◆ What to produce:
Answer these questions using the court excerpt on the conspiracy claim below:
1. What did Superior Performers allege that Lamb and Ferguson agreed with Thornton to do?
2. What happened to both Ferguson and Lamb shortly after they left Superior Performers?
3. According to the court excerpt, what is an open question in North Carolina?

◆ Text shown:
# # # #
In relation to Lamb and Ferguson, the allegations are somewhat more specific. Superior Performers alleges that both agreed with Thornton to engage in "specific recruiting activities" targeted at Superior Performers' agents in violation of their contracts. The basis for this conspiracy claim, therefore, is Lamb's breach of contract. However, in support of this claim, Superior Performers details Lamb's December 2019 recruitment efforts, the same facts that underlie the breach of contract claim against him. Superior Performers cannot rely on the same facts to establish both the underlying tort and the conspiracy to commit that tort, but rather must make an additional showing to support the conspiracy claim. See Jacobs Vehicle, 2013 WL 4833058, at *11. The only other facts that may be suggestive of a conspiracy between Ferguson, Lamb, and Thornton is that both Ferguson and Lamb were licensed with insurance carriers affiliated with Thornton shortly after leaving Superior Performers. This fact alone, or even in conjunction with Lamb's December 2019 recruitment efforts, does not indicate a conspiracy beyond mere suspicion and conjecture. As such, default judgment on this claim will be denied.

As discussed supra, the pleadings do not sufficiently allege that Ferguson breached the agreement.

Further, it is an open question in North Carolina as to whether a breach of contract can support a claim of civil conspiracy. Bennett v. Bennett, No. 18 CVS 48, 2019 WL 1262472, at *11 n.8 (N.C. Super. Mar. 15, 2019) (business court); see also Krawiec v. Manly, No. 15 CVS 1927, 2016 WL 374734, at *13 (N.C. Super. Jan. 22, 2016) (suggesting that breach of contract cannot serve as an underlying tort to support a civil conspiracy claim), aff'd as modified and remanded, 811 S.E.2d 542 (N.C. 2018).
# # # #
◆ Items:

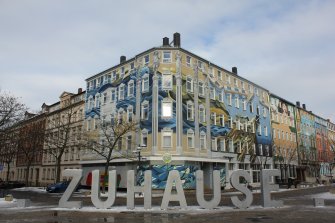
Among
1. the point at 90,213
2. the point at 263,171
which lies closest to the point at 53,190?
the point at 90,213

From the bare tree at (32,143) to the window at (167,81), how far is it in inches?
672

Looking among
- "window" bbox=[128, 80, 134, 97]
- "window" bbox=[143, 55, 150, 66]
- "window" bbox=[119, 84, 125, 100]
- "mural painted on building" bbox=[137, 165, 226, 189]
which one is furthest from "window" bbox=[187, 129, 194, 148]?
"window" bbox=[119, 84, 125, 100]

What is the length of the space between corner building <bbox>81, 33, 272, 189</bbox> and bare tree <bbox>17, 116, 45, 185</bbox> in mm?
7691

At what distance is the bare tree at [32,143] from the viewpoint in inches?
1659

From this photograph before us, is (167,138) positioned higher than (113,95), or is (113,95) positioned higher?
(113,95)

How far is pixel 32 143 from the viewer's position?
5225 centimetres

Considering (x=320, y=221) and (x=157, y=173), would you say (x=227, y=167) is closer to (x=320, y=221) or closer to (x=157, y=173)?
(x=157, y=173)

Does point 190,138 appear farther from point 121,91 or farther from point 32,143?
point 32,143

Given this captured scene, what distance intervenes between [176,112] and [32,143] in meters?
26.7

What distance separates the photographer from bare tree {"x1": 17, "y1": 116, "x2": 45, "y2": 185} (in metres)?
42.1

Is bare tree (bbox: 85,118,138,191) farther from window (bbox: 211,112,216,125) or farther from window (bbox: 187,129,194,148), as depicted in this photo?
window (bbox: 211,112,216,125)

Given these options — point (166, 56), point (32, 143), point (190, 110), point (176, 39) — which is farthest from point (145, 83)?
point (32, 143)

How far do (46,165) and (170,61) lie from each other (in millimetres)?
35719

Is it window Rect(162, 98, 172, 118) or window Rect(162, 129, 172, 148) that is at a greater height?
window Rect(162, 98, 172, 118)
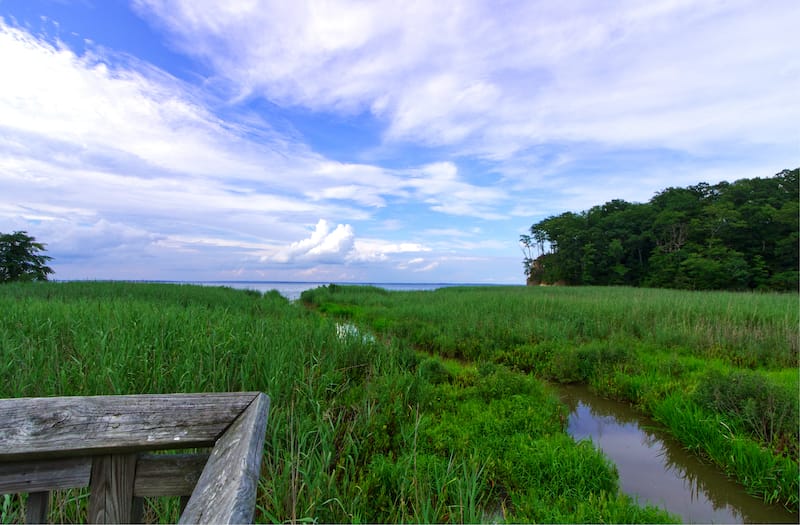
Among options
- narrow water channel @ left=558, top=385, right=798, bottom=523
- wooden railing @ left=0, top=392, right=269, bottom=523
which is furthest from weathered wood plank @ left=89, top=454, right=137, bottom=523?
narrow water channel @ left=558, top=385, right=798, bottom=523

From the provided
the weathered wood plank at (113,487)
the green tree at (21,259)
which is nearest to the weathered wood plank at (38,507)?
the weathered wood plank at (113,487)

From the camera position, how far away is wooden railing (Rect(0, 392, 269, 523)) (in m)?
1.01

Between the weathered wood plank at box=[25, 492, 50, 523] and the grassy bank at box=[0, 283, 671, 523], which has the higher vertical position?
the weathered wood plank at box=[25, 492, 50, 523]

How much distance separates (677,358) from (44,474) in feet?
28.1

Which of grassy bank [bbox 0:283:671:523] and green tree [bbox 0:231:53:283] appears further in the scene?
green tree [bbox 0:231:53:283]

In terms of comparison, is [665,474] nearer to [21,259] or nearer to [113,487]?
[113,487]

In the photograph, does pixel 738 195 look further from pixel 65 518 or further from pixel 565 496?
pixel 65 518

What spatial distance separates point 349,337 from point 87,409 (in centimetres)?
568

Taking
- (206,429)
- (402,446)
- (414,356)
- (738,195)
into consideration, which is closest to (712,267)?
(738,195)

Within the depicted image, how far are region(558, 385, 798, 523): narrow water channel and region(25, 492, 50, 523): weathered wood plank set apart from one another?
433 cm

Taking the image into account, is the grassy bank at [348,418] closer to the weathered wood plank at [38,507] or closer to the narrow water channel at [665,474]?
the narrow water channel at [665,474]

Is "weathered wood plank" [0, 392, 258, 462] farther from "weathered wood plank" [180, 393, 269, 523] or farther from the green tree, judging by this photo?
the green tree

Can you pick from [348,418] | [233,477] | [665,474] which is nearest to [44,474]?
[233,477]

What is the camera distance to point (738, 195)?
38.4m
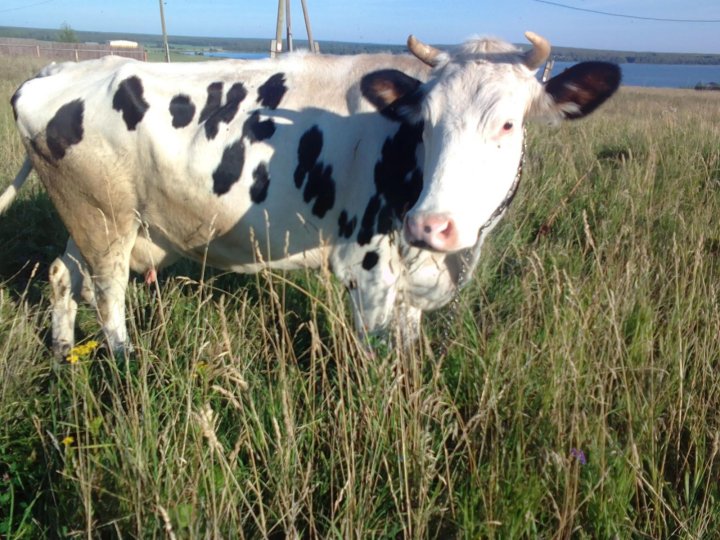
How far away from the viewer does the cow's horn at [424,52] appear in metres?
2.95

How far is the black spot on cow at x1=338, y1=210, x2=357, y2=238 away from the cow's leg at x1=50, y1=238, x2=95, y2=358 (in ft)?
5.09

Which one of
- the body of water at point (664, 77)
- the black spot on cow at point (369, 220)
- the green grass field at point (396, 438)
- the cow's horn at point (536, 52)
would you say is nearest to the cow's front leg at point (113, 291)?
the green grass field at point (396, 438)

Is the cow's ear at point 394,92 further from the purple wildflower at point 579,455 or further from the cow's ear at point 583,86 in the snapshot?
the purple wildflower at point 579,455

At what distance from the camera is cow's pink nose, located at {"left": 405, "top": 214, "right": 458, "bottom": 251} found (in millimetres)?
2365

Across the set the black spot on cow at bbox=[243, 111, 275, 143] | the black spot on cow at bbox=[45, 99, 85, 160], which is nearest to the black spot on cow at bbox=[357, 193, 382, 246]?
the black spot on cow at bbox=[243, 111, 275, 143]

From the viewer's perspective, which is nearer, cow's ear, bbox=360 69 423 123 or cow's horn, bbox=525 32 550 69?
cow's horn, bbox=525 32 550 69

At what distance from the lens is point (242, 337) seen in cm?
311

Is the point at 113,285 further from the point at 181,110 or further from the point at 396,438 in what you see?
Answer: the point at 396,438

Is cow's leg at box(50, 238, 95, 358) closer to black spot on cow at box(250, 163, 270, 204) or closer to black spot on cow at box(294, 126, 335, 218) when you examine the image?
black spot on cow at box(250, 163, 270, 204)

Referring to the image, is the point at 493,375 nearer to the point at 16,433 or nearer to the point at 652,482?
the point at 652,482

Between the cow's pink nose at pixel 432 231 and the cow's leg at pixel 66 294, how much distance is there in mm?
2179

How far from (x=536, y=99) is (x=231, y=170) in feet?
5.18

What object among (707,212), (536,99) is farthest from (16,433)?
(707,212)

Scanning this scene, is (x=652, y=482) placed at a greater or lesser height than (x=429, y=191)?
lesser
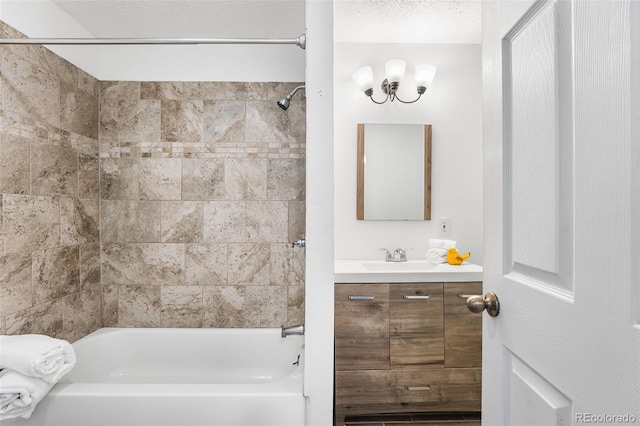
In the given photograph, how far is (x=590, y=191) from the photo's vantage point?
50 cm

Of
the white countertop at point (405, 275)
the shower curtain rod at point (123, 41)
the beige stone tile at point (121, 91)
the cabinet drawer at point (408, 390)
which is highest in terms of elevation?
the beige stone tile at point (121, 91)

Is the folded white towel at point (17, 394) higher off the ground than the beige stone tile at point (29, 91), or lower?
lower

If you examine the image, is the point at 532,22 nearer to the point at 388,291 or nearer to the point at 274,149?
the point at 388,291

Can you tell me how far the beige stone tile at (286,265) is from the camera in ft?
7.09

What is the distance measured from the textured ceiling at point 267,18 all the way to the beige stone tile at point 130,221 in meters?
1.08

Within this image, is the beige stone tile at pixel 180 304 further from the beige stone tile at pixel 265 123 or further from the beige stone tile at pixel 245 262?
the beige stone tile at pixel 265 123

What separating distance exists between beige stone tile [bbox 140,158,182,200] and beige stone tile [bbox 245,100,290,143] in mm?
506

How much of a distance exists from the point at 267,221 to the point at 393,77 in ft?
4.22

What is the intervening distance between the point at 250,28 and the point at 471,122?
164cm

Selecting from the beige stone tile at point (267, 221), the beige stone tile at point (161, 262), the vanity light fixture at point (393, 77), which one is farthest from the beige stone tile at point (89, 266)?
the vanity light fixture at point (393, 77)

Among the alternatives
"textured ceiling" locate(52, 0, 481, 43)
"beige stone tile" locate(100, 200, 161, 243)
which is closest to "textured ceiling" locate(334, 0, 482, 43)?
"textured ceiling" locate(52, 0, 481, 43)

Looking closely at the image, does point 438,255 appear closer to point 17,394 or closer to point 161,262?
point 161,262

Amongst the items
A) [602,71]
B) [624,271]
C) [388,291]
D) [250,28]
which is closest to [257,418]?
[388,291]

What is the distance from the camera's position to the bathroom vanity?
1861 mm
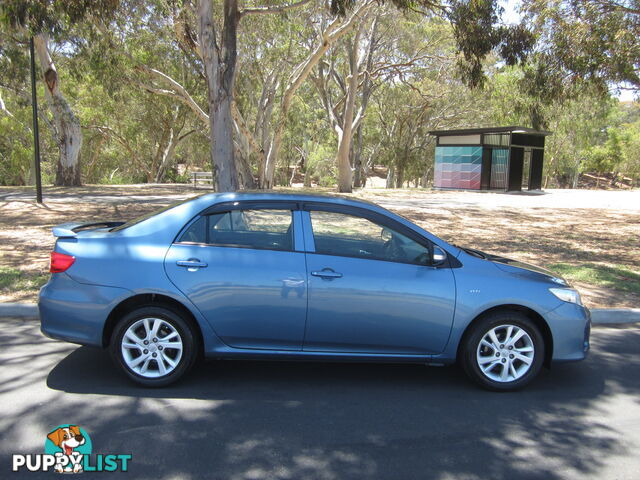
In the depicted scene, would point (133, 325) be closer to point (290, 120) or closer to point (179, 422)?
# # # #
◆ Solution for this problem:
1. They agreed to engage in "specific recruiting activities" targeted at Superior Performers' agents, in violation of their contracts.
2. Both were licensed with insurance carriers affiliated with Thornton.
3. Whether a breach of contract can support a claim of civil conspiracy.